La Corte d’appello di Catania ha disposto il dissequestro di tutti i beni di Mario Ciancio Sanfilippo che era stato disposto dalla sezione Misure di prevenzione del Tribunale. Tra le motivazioni dei giudici di secondo grado anche la “mancanza di pericolosità sociale” dell’editore e imprenditore.
Tra i beni dissequestrati anche le società che controllano i quotidiani La Sicilia e Gazzetta del Mezzogiorno e le emittenti televisive Antenna Sicilia e Telecolor. Secondo la Corte d’appello di Catania il decreto impugnato “va conseguentemente annullato” perché, scrivono i giudici nelle 113 pagine della sentenza motivata, “non può ritenersi provata l’esistenza di alcun attivo e consapevole contributo arrecato da Ciancio Sanfilippo in favore di Cosa nostra catanese”.
Inoltre “non può ritenersi provata alcuna forma di pericolosità sociale” né “è risultata accertata e provata alcuna sproporzione tra i redditi di provenienza legittima di cui il preposto il suo nucleo familiare potevano disporre la liquidità utilizzate nel corso del tempo”
Il Tribunale di Catania aveva emesso il decreto di sequestro e confisca nel settembre del 2018, un anno e mezzo fa, su richiesta della Direzione distrettuale antimafia. Il decreto riguardava una serie di beni dell’editore e direttore del quotidiano La Sicilia, Mario Ciancio Sanfilippo. Il valore dei beni, era valutato in almeno 150 milioni. Il provvedimento era stato eseguito dai Carabinieri del Ros e del Comando Provinciale di Catania.
Il decreto di sequestro e contestuale confisca riguardava conti correnti, polizze assicurative, 31 società, quote di partecipazione in altre sette società e beni immobili.
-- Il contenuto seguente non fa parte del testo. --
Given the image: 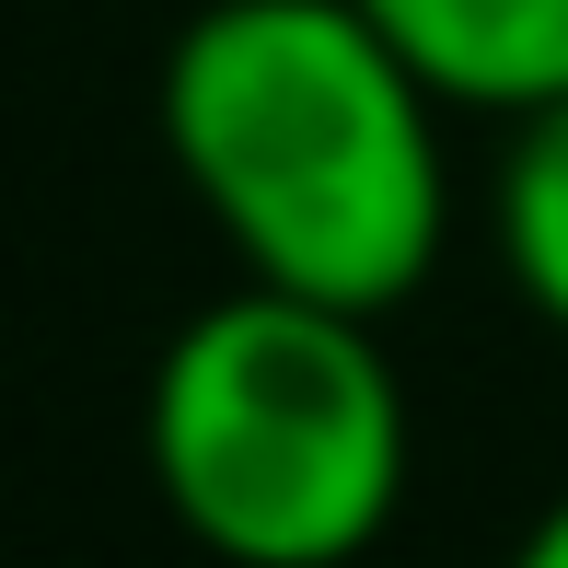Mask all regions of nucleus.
Here are the masks:
<instances>
[{
	"label": "nucleus",
	"instance_id": "f257e3e1",
	"mask_svg": "<svg viewBox=\"0 0 568 568\" xmlns=\"http://www.w3.org/2000/svg\"><path fill=\"white\" fill-rule=\"evenodd\" d=\"M163 151L244 278L383 314L453 221L442 93L372 0H210L163 59Z\"/></svg>",
	"mask_w": 568,
	"mask_h": 568
},
{
	"label": "nucleus",
	"instance_id": "f03ea898",
	"mask_svg": "<svg viewBox=\"0 0 568 568\" xmlns=\"http://www.w3.org/2000/svg\"><path fill=\"white\" fill-rule=\"evenodd\" d=\"M151 476L232 568H348L406 499V395L372 314L244 278L151 372Z\"/></svg>",
	"mask_w": 568,
	"mask_h": 568
},
{
	"label": "nucleus",
	"instance_id": "7ed1b4c3",
	"mask_svg": "<svg viewBox=\"0 0 568 568\" xmlns=\"http://www.w3.org/2000/svg\"><path fill=\"white\" fill-rule=\"evenodd\" d=\"M372 12L429 70L442 105H487V116L568 105V0H372Z\"/></svg>",
	"mask_w": 568,
	"mask_h": 568
},
{
	"label": "nucleus",
	"instance_id": "20e7f679",
	"mask_svg": "<svg viewBox=\"0 0 568 568\" xmlns=\"http://www.w3.org/2000/svg\"><path fill=\"white\" fill-rule=\"evenodd\" d=\"M499 255L523 278V302L568 337V105H534L499 163Z\"/></svg>",
	"mask_w": 568,
	"mask_h": 568
},
{
	"label": "nucleus",
	"instance_id": "39448f33",
	"mask_svg": "<svg viewBox=\"0 0 568 568\" xmlns=\"http://www.w3.org/2000/svg\"><path fill=\"white\" fill-rule=\"evenodd\" d=\"M510 568H568V499L546 510V523L523 534V546H510Z\"/></svg>",
	"mask_w": 568,
	"mask_h": 568
}]
</instances>
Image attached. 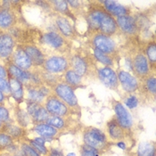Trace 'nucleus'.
I'll list each match as a JSON object with an SVG mask.
<instances>
[{
    "mask_svg": "<svg viewBox=\"0 0 156 156\" xmlns=\"http://www.w3.org/2000/svg\"><path fill=\"white\" fill-rule=\"evenodd\" d=\"M88 26L94 31H97L100 34L111 36L116 33L118 26L115 19L105 10V8H94L87 16Z\"/></svg>",
    "mask_w": 156,
    "mask_h": 156,
    "instance_id": "nucleus-1",
    "label": "nucleus"
},
{
    "mask_svg": "<svg viewBox=\"0 0 156 156\" xmlns=\"http://www.w3.org/2000/svg\"><path fill=\"white\" fill-rule=\"evenodd\" d=\"M84 144H87L99 153L108 148L109 142L107 136L101 129L95 127H88L85 129L83 132Z\"/></svg>",
    "mask_w": 156,
    "mask_h": 156,
    "instance_id": "nucleus-2",
    "label": "nucleus"
},
{
    "mask_svg": "<svg viewBox=\"0 0 156 156\" xmlns=\"http://www.w3.org/2000/svg\"><path fill=\"white\" fill-rule=\"evenodd\" d=\"M44 106L50 116L66 118L71 114V108L55 95H49L46 98Z\"/></svg>",
    "mask_w": 156,
    "mask_h": 156,
    "instance_id": "nucleus-3",
    "label": "nucleus"
},
{
    "mask_svg": "<svg viewBox=\"0 0 156 156\" xmlns=\"http://www.w3.org/2000/svg\"><path fill=\"white\" fill-rule=\"evenodd\" d=\"M54 95L64 102L70 108H77L79 106L74 89L67 83L61 82L55 85L54 87Z\"/></svg>",
    "mask_w": 156,
    "mask_h": 156,
    "instance_id": "nucleus-4",
    "label": "nucleus"
},
{
    "mask_svg": "<svg viewBox=\"0 0 156 156\" xmlns=\"http://www.w3.org/2000/svg\"><path fill=\"white\" fill-rule=\"evenodd\" d=\"M113 110L115 112V119L120 126L126 131L131 130L133 126V119L129 112L120 102H113Z\"/></svg>",
    "mask_w": 156,
    "mask_h": 156,
    "instance_id": "nucleus-5",
    "label": "nucleus"
},
{
    "mask_svg": "<svg viewBox=\"0 0 156 156\" xmlns=\"http://www.w3.org/2000/svg\"><path fill=\"white\" fill-rule=\"evenodd\" d=\"M69 62L68 60L60 55H53L46 59L43 68L48 73H60L66 72L69 69Z\"/></svg>",
    "mask_w": 156,
    "mask_h": 156,
    "instance_id": "nucleus-6",
    "label": "nucleus"
},
{
    "mask_svg": "<svg viewBox=\"0 0 156 156\" xmlns=\"http://www.w3.org/2000/svg\"><path fill=\"white\" fill-rule=\"evenodd\" d=\"M9 61L14 65H16L17 67L21 68L24 71H29L33 66L30 57L28 56V55L24 51L23 47L21 46H18L17 48H15Z\"/></svg>",
    "mask_w": 156,
    "mask_h": 156,
    "instance_id": "nucleus-7",
    "label": "nucleus"
},
{
    "mask_svg": "<svg viewBox=\"0 0 156 156\" xmlns=\"http://www.w3.org/2000/svg\"><path fill=\"white\" fill-rule=\"evenodd\" d=\"M97 75L102 83L111 89H117L119 87V80L117 73L114 72L111 67L105 66L98 69Z\"/></svg>",
    "mask_w": 156,
    "mask_h": 156,
    "instance_id": "nucleus-8",
    "label": "nucleus"
},
{
    "mask_svg": "<svg viewBox=\"0 0 156 156\" xmlns=\"http://www.w3.org/2000/svg\"><path fill=\"white\" fill-rule=\"evenodd\" d=\"M93 45L95 48L109 55L114 53L116 49L114 41L110 37L100 34V33H97L96 36L93 37Z\"/></svg>",
    "mask_w": 156,
    "mask_h": 156,
    "instance_id": "nucleus-9",
    "label": "nucleus"
},
{
    "mask_svg": "<svg viewBox=\"0 0 156 156\" xmlns=\"http://www.w3.org/2000/svg\"><path fill=\"white\" fill-rule=\"evenodd\" d=\"M117 76H118L119 83H120L122 88L126 92L132 93L138 89V87H139L138 80H136V77H134L129 72L120 70V72H118Z\"/></svg>",
    "mask_w": 156,
    "mask_h": 156,
    "instance_id": "nucleus-10",
    "label": "nucleus"
},
{
    "mask_svg": "<svg viewBox=\"0 0 156 156\" xmlns=\"http://www.w3.org/2000/svg\"><path fill=\"white\" fill-rule=\"evenodd\" d=\"M15 40L10 34L4 32L0 37V58L10 59L14 49Z\"/></svg>",
    "mask_w": 156,
    "mask_h": 156,
    "instance_id": "nucleus-11",
    "label": "nucleus"
},
{
    "mask_svg": "<svg viewBox=\"0 0 156 156\" xmlns=\"http://www.w3.org/2000/svg\"><path fill=\"white\" fill-rule=\"evenodd\" d=\"M132 71L139 78H145L149 75V62L144 54H138L135 56L132 62Z\"/></svg>",
    "mask_w": 156,
    "mask_h": 156,
    "instance_id": "nucleus-12",
    "label": "nucleus"
},
{
    "mask_svg": "<svg viewBox=\"0 0 156 156\" xmlns=\"http://www.w3.org/2000/svg\"><path fill=\"white\" fill-rule=\"evenodd\" d=\"M32 130L37 134H38L41 137L45 138L47 141L53 140L58 136L60 131L57 130L55 128L48 125L47 123H37L34 124Z\"/></svg>",
    "mask_w": 156,
    "mask_h": 156,
    "instance_id": "nucleus-13",
    "label": "nucleus"
},
{
    "mask_svg": "<svg viewBox=\"0 0 156 156\" xmlns=\"http://www.w3.org/2000/svg\"><path fill=\"white\" fill-rule=\"evenodd\" d=\"M107 133H108L109 137L113 140V141H121L126 137V135L128 133L126 132L121 127L120 124L117 122L115 117L112 118L109 120L107 125Z\"/></svg>",
    "mask_w": 156,
    "mask_h": 156,
    "instance_id": "nucleus-14",
    "label": "nucleus"
},
{
    "mask_svg": "<svg viewBox=\"0 0 156 156\" xmlns=\"http://www.w3.org/2000/svg\"><path fill=\"white\" fill-rule=\"evenodd\" d=\"M24 51L30 57L32 64L35 66H43L46 58L44 54L39 48L34 45H25L23 47Z\"/></svg>",
    "mask_w": 156,
    "mask_h": 156,
    "instance_id": "nucleus-15",
    "label": "nucleus"
},
{
    "mask_svg": "<svg viewBox=\"0 0 156 156\" xmlns=\"http://www.w3.org/2000/svg\"><path fill=\"white\" fill-rule=\"evenodd\" d=\"M8 82L10 86V92L12 97L18 103L21 104L24 99V93H25V88L23 84L19 81L18 80L12 78L8 75Z\"/></svg>",
    "mask_w": 156,
    "mask_h": 156,
    "instance_id": "nucleus-16",
    "label": "nucleus"
},
{
    "mask_svg": "<svg viewBox=\"0 0 156 156\" xmlns=\"http://www.w3.org/2000/svg\"><path fill=\"white\" fill-rule=\"evenodd\" d=\"M6 70L8 72V75L11 76L12 78L18 80L19 81H21L23 85H26L27 83L30 82V73L27 71L22 70L21 68L17 67L16 65H14L10 61L7 63V67Z\"/></svg>",
    "mask_w": 156,
    "mask_h": 156,
    "instance_id": "nucleus-17",
    "label": "nucleus"
},
{
    "mask_svg": "<svg viewBox=\"0 0 156 156\" xmlns=\"http://www.w3.org/2000/svg\"><path fill=\"white\" fill-rule=\"evenodd\" d=\"M101 3L104 4L105 10L112 17L113 16L120 17V16L129 15V9L116 1H103Z\"/></svg>",
    "mask_w": 156,
    "mask_h": 156,
    "instance_id": "nucleus-18",
    "label": "nucleus"
},
{
    "mask_svg": "<svg viewBox=\"0 0 156 156\" xmlns=\"http://www.w3.org/2000/svg\"><path fill=\"white\" fill-rule=\"evenodd\" d=\"M115 21L118 28H120L122 31L128 34H134L136 32L137 25L136 23V20L131 16L126 15V16L117 17Z\"/></svg>",
    "mask_w": 156,
    "mask_h": 156,
    "instance_id": "nucleus-19",
    "label": "nucleus"
},
{
    "mask_svg": "<svg viewBox=\"0 0 156 156\" xmlns=\"http://www.w3.org/2000/svg\"><path fill=\"white\" fill-rule=\"evenodd\" d=\"M71 65L72 70L76 73H78L80 77L87 75L89 72V64L88 62L84 57L80 55H74L71 60Z\"/></svg>",
    "mask_w": 156,
    "mask_h": 156,
    "instance_id": "nucleus-20",
    "label": "nucleus"
},
{
    "mask_svg": "<svg viewBox=\"0 0 156 156\" xmlns=\"http://www.w3.org/2000/svg\"><path fill=\"white\" fill-rule=\"evenodd\" d=\"M1 132L5 133L10 136L13 140L22 141L26 136V129L19 125H14L12 123L5 124Z\"/></svg>",
    "mask_w": 156,
    "mask_h": 156,
    "instance_id": "nucleus-21",
    "label": "nucleus"
},
{
    "mask_svg": "<svg viewBox=\"0 0 156 156\" xmlns=\"http://www.w3.org/2000/svg\"><path fill=\"white\" fill-rule=\"evenodd\" d=\"M16 21L14 12L11 9L0 10V30H5L12 27Z\"/></svg>",
    "mask_w": 156,
    "mask_h": 156,
    "instance_id": "nucleus-22",
    "label": "nucleus"
},
{
    "mask_svg": "<svg viewBox=\"0 0 156 156\" xmlns=\"http://www.w3.org/2000/svg\"><path fill=\"white\" fill-rule=\"evenodd\" d=\"M42 38H43L44 43L48 44V46L55 48V49L62 48L64 44L63 37L61 36L59 33L55 32V31H50V32L44 34Z\"/></svg>",
    "mask_w": 156,
    "mask_h": 156,
    "instance_id": "nucleus-23",
    "label": "nucleus"
},
{
    "mask_svg": "<svg viewBox=\"0 0 156 156\" xmlns=\"http://www.w3.org/2000/svg\"><path fill=\"white\" fill-rule=\"evenodd\" d=\"M26 89H27L26 92H27V98H28L27 100L33 102V103L39 104V105H42L45 102L47 97L41 94L37 86L30 84L26 87Z\"/></svg>",
    "mask_w": 156,
    "mask_h": 156,
    "instance_id": "nucleus-24",
    "label": "nucleus"
},
{
    "mask_svg": "<svg viewBox=\"0 0 156 156\" xmlns=\"http://www.w3.org/2000/svg\"><path fill=\"white\" fill-rule=\"evenodd\" d=\"M56 25L58 27V30L63 36L67 37H72L74 35V30L72 28V24L70 22L63 16H58L56 18Z\"/></svg>",
    "mask_w": 156,
    "mask_h": 156,
    "instance_id": "nucleus-25",
    "label": "nucleus"
},
{
    "mask_svg": "<svg viewBox=\"0 0 156 156\" xmlns=\"http://www.w3.org/2000/svg\"><path fill=\"white\" fill-rule=\"evenodd\" d=\"M136 156H155V144L153 141L140 142L137 150Z\"/></svg>",
    "mask_w": 156,
    "mask_h": 156,
    "instance_id": "nucleus-26",
    "label": "nucleus"
},
{
    "mask_svg": "<svg viewBox=\"0 0 156 156\" xmlns=\"http://www.w3.org/2000/svg\"><path fill=\"white\" fill-rule=\"evenodd\" d=\"M14 115H15V120L17 121L18 125L21 126L23 129H27L30 125V122H32L30 116L23 109L20 108L19 106L14 110Z\"/></svg>",
    "mask_w": 156,
    "mask_h": 156,
    "instance_id": "nucleus-27",
    "label": "nucleus"
},
{
    "mask_svg": "<svg viewBox=\"0 0 156 156\" xmlns=\"http://www.w3.org/2000/svg\"><path fill=\"white\" fill-rule=\"evenodd\" d=\"M67 118L68 117L63 118V117H57V116H50L45 123L55 128L59 131H62L68 128Z\"/></svg>",
    "mask_w": 156,
    "mask_h": 156,
    "instance_id": "nucleus-28",
    "label": "nucleus"
},
{
    "mask_svg": "<svg viewBox=\"0 0 156 156\" xmlns=\"http://www.w3.org/2000/svg\"><path fill=\"white\" fill-rule=\"evenodd\" d=\"M65 81L68 85H70L72 87H78L82 83V77H80L78 73L74 72L72 69H68L64 74Z\"/></svg>",
    "mask_w": 156,
    "mask_h": 156,
    "instance_id": "nucleus-29",
    "label": "nucleus"
},
{
    "mask_svg": "<svg viewBox=\"0 0 156 156\" xmlns=\"http://www.w3.org/2000/svg\"><path fill=\"white\" fill-rule=\"evenodd\" d=\"M50 117V114L48 113L47 109L45 108V106L40 105L35 113L31 116V120L34 124H37V123H45L48 119Z\"/></svg>",
    "mask_w": 156,
    "mask_h": 156,
    "instance_id": "nucleus-30",
    "label": "nucleus"
},
{
    "mask_svg": "<svg viewBox=\"0 0 156 156\" xmlns=\"http://www.w3.org/2000/svg\"><path fill=\"white\" fill-rule=\"evenodd\" d=\"M94 55L96 58V60L100 62L102 64H104L105 66L110 67V66H112L113 64V61H112V57L109 55H106V54L101 52L100 50H98L96 48L94 49Z\"/></svg>",
    "mask_w": 156,
    "mask_h": 156,
    "instance_id": "nucleus-31",
    "label": "nucleus"
},
{
    "mask_svg": "<svg viewBox=\"0 0 156 156\" xmlns=\"http://www.w3.org/2000/svg\"><path fill=\"white\" fill-rule=\"evenodd\" d=\"M20 150L23 156H41L30 144L24 141H21Z\"/></svg>",
    "mask_w": 156,
    "mask_h": 156,
    "instance_id": "nucleus-32",
    "label": "nucleus"
},
{
    "mask_svg": "<svg viewBox=\"0 0 156 156\" xmlns=\"http://www.w3.org/2000/svg\"><path fill=\"white\" fill-rule=\"evenodd\" d=\"M23 140H25L27 143L29 144H30L35 150H36L37 152L40 154V155H44V156H48V154H49V150H48V148L46 147V145H42V144H39L36 143V142H34L32 139H30V138H26V137H24Z\"/></svg>",
    "mask_w": 156,
    "mask_h": 156,
    "instance_id": "nucleus-33",
    "label": "nucleus"
},
{
    "mask_svg": "<svg viewBox=\"0 0 156 156\" xmlns=\"http://www.w3.org/2000/svg\"><path fill=\"white\" fill-rule=\"evenodd\" d=\"M146 55L148 62H150V63H152L154 66L156 62V45L154 42H152L147 46Z\"/></svg>",
    "mask_w": 156,
    "mask_h": 156,
    "instance_id": "nucleus-34",
    "label": "nucleus"
},
{
    "mask_svg": "<svg viewBox=\"0 0 156 156\" xmlns=\"http://www.w3.org/2000/svg\"><path fill=\"white\" fill-rule=\"evenodd\" d=\"M14 140L10 136L4 132H0V149L10 148L13 144Z\"/></svg>",
    "mask_w": 156,
    "mask_h": 156,
    "instance_id": "nucleus-35",
    "label": "nucleus"
},
{
    "mask_svg": "<svg viewBox=\"0 0 156 156\" xmlns=\"http://www.w3.org/2000/svg\"><path fill=\"white\" fill-rule=\"evenodd\" d=\"M50 3L53 5V7L57 12H62V13L69 12V9H68L69 5L66 1H51Z\"/></svg>",
    "mask_w": 156,
    "mask_h": 156,
    "instance_id": "nucleus-36",
    "label": "nucleus"
},
{
    "mask_svg": "<svg viewBox=\"0 0 156 156\" xmlns=\"http://www.w3.org/2000/svg\"><path fill=\"white\" fill-rule=\"evenodd\" d=\"M0 120L4 124L11 123V117L10 112L4 105H0Z\"/></svg>",
    "mask_w": 156,
    "mask_h": 156,
    "instance_id": "nucleus-37",
    "label": "nucleus"
},
{
    "mask_svg": "<svg viewBox=\"0 0 156 156\" xmlns=\"http://www.w3.org/2000/svg\"><path fill=\"white\" fill-rule=\"evenodd\" d=\"M145 87L148 92L152 95H155L156 92V80L154 76H149L145 80Z\"/></svg>",
    "mask_w": 156,
    "mask_h": 156,
    "instance_id": "nucleus-38",
    "label": "nucleus"
},
{
    "mask_svg": "<svg viewBox=\"0 0 156 156\" xmlns=\"http://www.w3.org/2000/svg\"><path fill=\"white\" fill-rule=\"evenodd\" d=\"M96 154H98V152L96 149H94L87 144H83L81 146L80 156H96Z\"/></svg>",
    "mask_w": 156,
    "mask_h": 156,
    "instance_id": "nucleus-39",
    "label": "nucleus"
},
{
    "mask_svg": "<svg viewBox=\"0 0 156 156\" xmlns=\"http://www.w3.org/2000/svg\"><path fill=\"white\" fill-rule=\"evenodd\" d=\"M0 91H1L5 96H10V95H11V92H10V86H9L8 80L0 78Z\"/></svg>",
    "mask_w": 156,
    "mask_h": 156,
    "instance_id": "nucleus-40",
    "label": "nucleus"
},
{
    "mask_svg": "<svg viewBox=\"0 0 156 156\" xmlns=\"http://www.w3.org/2000/svg\"><path fill=\"white\" fill-rule=\"evenodd\" d=\"M125 105L128 108L130 109V110L136 108L138 105V99L136 96H129L125 100Z\"/></svg>",
    "mask_w": 156,
    "mask_h": 156,
    "instance_id": "nucleus-41",
    "label": "nucleus"
},
{
    "mask_svg": "<svg viewBox=\"0 0 156 156\" xmlns=\"http://www.w3.org/2000/svg\"><path fill=\"white\" fill-rule=\"evenodd\" d=\"M48 156H64L62 151H61L58 148H52L49 151V154Z\"/></svg>",
    "mask_w": 156,
    "mask_h": 156,
    "instance_id": "nucleus-42",
    "label": "nucleus"
},
{
    "mask_svg": "<svg viewBox=\"0 0 156 156\" xmlns=\"http://www.w3.org/2000/svg\"><path fill=\"white\" fill-rule=\"evenodd\" d=\"M0 78L6 79V80L8 78V72L6 70V67L3 66L2 64H0Z\"/></svg>",
    "mask_w": 156,
    "mask_h": 156,
    "instance_id": "nucleus-43",
    "label": "nucleus"
},
{
    "mask_svg": "<svg viewBox=\"0 0 156 156\" xmlns=\"http://www.w3.org/2000/svg\"><path fill=\"white\" fill-rule=\"evenodd\" d=\"M32 140H33L34 142L37 143V144H42V145H45L46 143L48 142L45 138H43V137H41V136H38V137H36V138H33Z\"/></svg>",
    "mask_w": 156,
    "mask_h": 156,
    "instance_id": "nucleus-44",
    "label": "nucleus"
},
{
    "mask_svg": "<svg viewBox=\"0 0 156 156\" xmlns=\"http://www.w3.org/2000/svg\"><path fill=\"white\" fill-rule=\"evenodd\" d=\"M66 2L68 5H70L71 6L74 7V8H78L80 6V2H79V1H66Z\"/></svg>",
    "mask_w": 156,
    "mask_h": 156,
    "instance_id": "nucleus-45",
    "label": "nucleus"
},
{
    "mask_svg": "<svg viewBox=\"0 0 156 156\" xmlns=\"http://www.w3.org/2000/svg\"><path fill=\"white\" fill-rule=\"evenodd\" d=\"M116 145H117L119 148L122 149V150H126V148H127V145H126V143L124 142V140L118 141V142L116 143Z\"/></svg>",
    "mask_w": 156,
    "mask_h": 156,
    "instance_id": "nucleus-46",
    "label": "nucleus"
},
{
    "mask_svg": "<svg viewBox=\"0 0 156 156\" xmlns=\"http://www.w3.org/2000/svg\"><path fill=\"white\" fill-rule=\"evenodd\" d=\"M5 100V96L0 91V105H4Z\"/></svg>",
    "mask_w": 156,
    "mask_h": 156,
    "instance_id": "nucleus-47",
    "label": "nucleus"
},
{
    "mask_svg": "<svg viewBox=\"0 0 156 156\" xmlns=\"http://www.w3.org/2000/svg\"><path fill=\"white\" fill-rule=\"evenodd\" d=\"M0 156H12L10 153H0Z\"/></svg>",
    "mask_w": 156,
    "mask_h": 156,
    "instance_id": "nucleus-48",
    "label": "nucleus"
},
{
    "mask_svg": "<svg viewBox=\"0 0 156 156\" xmlns=\"http://www.w3.org/2000/svg\"><path fill=\"white\" fill-rule=\"evenodd\" d=\"M4 126H5V124L0 120V132L2 131V129H3V128H4Z\"/></svg>",
    "mask_w": 156,
    "mask_h": 156,
    "instance_id": "nucleus-49",
    "label": "nucleus"
},
{
    "mask_svg": "<svg viewBox=\"0 0 156 156\" xmlns=\"http://www.w3.org/2000/svg\"><path fill=\"white\" fill-rule=\"evenodd\" d=\"M66 156H77V154L75 153H70V154H68Z\"/></svg>",
    "mask_w": 156,
    "mask_h": 156,
    "instance_id": "nucleus-50",
    "label": "nucleus"
},
{
    "mask_svg": "<svg viewBox=\"0 0 156 156\" xmlns=\"http://www.w3.org/2000/svg\"><path fill=\"white\" fill-rule=\"evenodd\" d=\"M0 10H1V9H0Z\"/></svg>",
    "mask_w": 156,
    "mask_h": 156,
    "instance_id": "nucleus-51",
    "label": "nucleus"
}]
</instances>
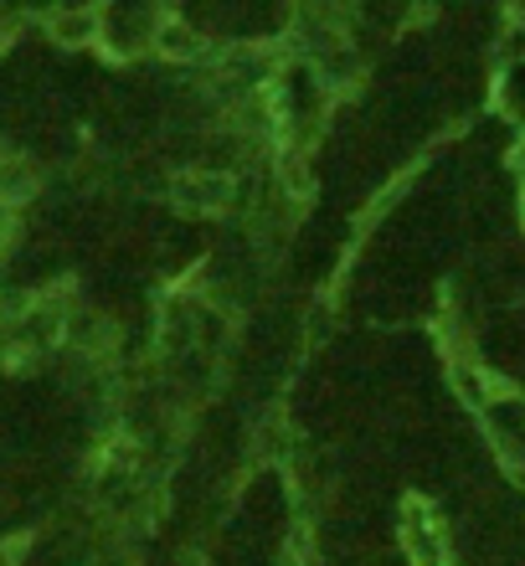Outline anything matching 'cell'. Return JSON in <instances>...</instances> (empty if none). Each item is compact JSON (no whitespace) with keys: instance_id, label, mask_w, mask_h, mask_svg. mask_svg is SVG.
<instances>
[{"instance_id":"6da1fadb","label":"cell","mask_w":525,"mask_h":566,"mask_svg":"<svg viewBox=\"0 0 525 566\" xmlns=\"http://www.w3.org/2000/svg\"><path fill=\"white\" fill-rule=\"evenodd\" d=\"M176 201L191 211H222L232 201V180L217 176V170H186L176 180Z\"/></svg>"},{"instance_id":"7a4b0ae2","label":"cell","mask_w":525,"mask_h":566,"mask_svg":"<svg viewBox=\"0 0 525 566\" xmlns=\"http://www.w3.org/2000/svg\"><path fill=\"white\" fill-rule=\"evenodd\" d=\"M46 27H52V36H57V42L77 46V42H93V36H98L104 15H98V11H57Z\"/></svg>"},{"instance_id":"3957f363","label":"cell","mask_w":525,"mask_h":566,"mask_svg":"<svg viewBox=\"0 0 525 566\" xmlns=\"http://www.w3.org/2000/svg\"><path fill=\"white\" fill-rule=\"evenodd\" d=\"M155 42H160V52H170V57H191V52H201V42H196L186 27H176V21H160V27H155Z\"/></svg>"},{"instance_id":"277c9868","label":"cell","mask_w":525,"mask_h":566,"mask_svg":"<svg viewBox=\"0 0 525 566\" xmlns=\"http://www.w3.org/2000/svg\"><path fill=\"white\" fill-rule=\"evenodd\" d=\"M0 42H6V21H0Z\"/></svg>"}]
</instances>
”Nell’ambito del procedimento di prevenzione a mio carico – aveva detto Mario Ciancio Sanfilippo – ritenevo di avere dimostrato, attraverso i miei tecnici e i miei avvocati, che non ho mai avuto alcun tipo di rapporto con ambienti mafiosi e che il mio patrimonio è frutto soltanto del lavoro di chi mi ha preceduto e di chi ha collaborato con me. Ritengo che le motivazioni addotte dal Tribunale siano facilmente superabili da argomenti importanti di segno diametralmente opposto, di cui il collegio non ha tenuto conto”. Oggi la Corte d’appello gli ha dato ragione.